Les propos de ce journal montrent que dans les cas où l’on médiatise un candidat minoritaire, certains médias continuent de capitaliser leurs contenus sur des stéréotypes racistes et non sur leur programme politique. Bien évidemment, la pluralité d’opinion et les critiques dans les médias sont primordiales et que l’on soit d’accord ou pas avec le programme d’Anasse Kazib, réduire un candidat à sa religion et ses origines ne permet pas d’émettre une critique constructive de sa candidature aux élections présidentielles.
Cette problématique pose la question de la représentativité des personnes racisées dans le domaine politique, Anasse Kazib en tant que français d’origine maghrébine et de confession musulmane, représente environ 8% de la population française.
C’est donc, 8% des Français qui en ouvrant la télé voient un journaliste de CNews insulter un candidat au mêmes origines qu’eux de “nazi islamiste”. 8% des Français à qui on ne donne pas de place médiatique pour s’exprimer sur des sujets qui les concerne. 8% de Français qui entendent des candidats d’extrême droite qui les considèrent comme l’ennemi de la République et responsable d’un effondrement national. 8% des Français qui peuvent se sentir illégitime de prendre une place en politique. 8% des Français qui font face à des affiches où on leur dit qu’ils sont 0% Français.
Cette tranche de la population a besoin de retrouver une visibilité équitable, qui ne les réduit pas à leurs différences, les critiques auxquelles ils font face doivent porter uniquement sur leurs idées politiques et non sur leurs identités. Quel que soit le bord politique que l’on défend, les origines ne doivent jamais être un frein à l’engagement et à la prise de parole.
Anasse Kazib est un exemple parmi tant d’autres de minorités politisées en France qui ont dû faire face à des menaces de mort et des discours haineux. En décembre 2021, le député de Seine Saint Denis, Patrice Anato, a reçu une lettre à l’Assemblée nationale lui étant adressée avec le message suivant : « Les n*gres, dont vous faites parties, sont une erreur de la nature et une honte pour notre République. MORT À VOUS. »

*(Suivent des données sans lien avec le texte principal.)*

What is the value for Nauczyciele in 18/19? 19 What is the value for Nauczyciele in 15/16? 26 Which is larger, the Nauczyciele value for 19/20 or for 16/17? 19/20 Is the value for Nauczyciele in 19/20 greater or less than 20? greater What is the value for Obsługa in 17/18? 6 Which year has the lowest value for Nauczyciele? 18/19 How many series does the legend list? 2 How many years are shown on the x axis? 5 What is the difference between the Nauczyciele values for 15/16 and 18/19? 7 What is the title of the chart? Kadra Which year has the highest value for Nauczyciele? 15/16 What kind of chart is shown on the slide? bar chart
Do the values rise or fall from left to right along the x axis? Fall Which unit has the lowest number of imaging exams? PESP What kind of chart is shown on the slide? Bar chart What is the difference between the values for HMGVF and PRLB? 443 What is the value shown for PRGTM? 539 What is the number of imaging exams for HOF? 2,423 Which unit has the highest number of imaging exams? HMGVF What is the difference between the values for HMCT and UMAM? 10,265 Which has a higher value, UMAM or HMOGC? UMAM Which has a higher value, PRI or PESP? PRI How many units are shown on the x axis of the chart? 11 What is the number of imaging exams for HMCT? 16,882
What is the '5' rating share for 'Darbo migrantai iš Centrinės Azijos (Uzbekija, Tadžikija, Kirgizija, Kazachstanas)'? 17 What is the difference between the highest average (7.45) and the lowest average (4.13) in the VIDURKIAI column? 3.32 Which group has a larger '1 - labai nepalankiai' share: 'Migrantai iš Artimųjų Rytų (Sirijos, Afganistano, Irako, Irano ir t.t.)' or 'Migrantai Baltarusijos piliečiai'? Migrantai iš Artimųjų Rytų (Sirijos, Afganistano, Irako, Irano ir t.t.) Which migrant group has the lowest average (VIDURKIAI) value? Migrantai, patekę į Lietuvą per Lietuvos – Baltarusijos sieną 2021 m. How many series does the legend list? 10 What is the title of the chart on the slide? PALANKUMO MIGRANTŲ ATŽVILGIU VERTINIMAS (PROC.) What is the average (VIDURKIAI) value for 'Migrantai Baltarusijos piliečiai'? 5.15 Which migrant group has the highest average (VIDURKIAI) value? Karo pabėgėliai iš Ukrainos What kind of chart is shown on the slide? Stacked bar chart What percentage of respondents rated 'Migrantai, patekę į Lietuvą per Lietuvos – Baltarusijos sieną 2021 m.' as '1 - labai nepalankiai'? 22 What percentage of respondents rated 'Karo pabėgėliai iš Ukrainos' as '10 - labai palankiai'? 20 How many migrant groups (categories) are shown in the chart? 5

Les jeunes Français d’origine étrangère évoluent dans un environnement où il est inévitable de recevoir des messages aussi violents sur son lieu de travail si l’on est une minorité dans la sphère politique. Combien d’autres Français comme Anasse Kazib ou Patrice Anato devront faire face et subir cette violence du simple fait qu’ils existent ? Combien de Français ont déjà dû abandonner leurs rêves de carrière et de représentativité politique de peur de se confronter à une répression médiatique et citoyenne ?
L’identité d’une personne ne représente pas les questions identitaires que cela pourrait impliquer. Un arabe politisé n’est pas une représentation du danger migratoire et de la délinquance. Un musulman politisé n’est pas une représentation de l’islam radical.
Tant que les médias continueront d’invisibiliser les idées des minorités politisés et les réduire uniquement à ceux qu’ils représentent, l’espoir d’une future génération diversifiée en politique sera également réduite.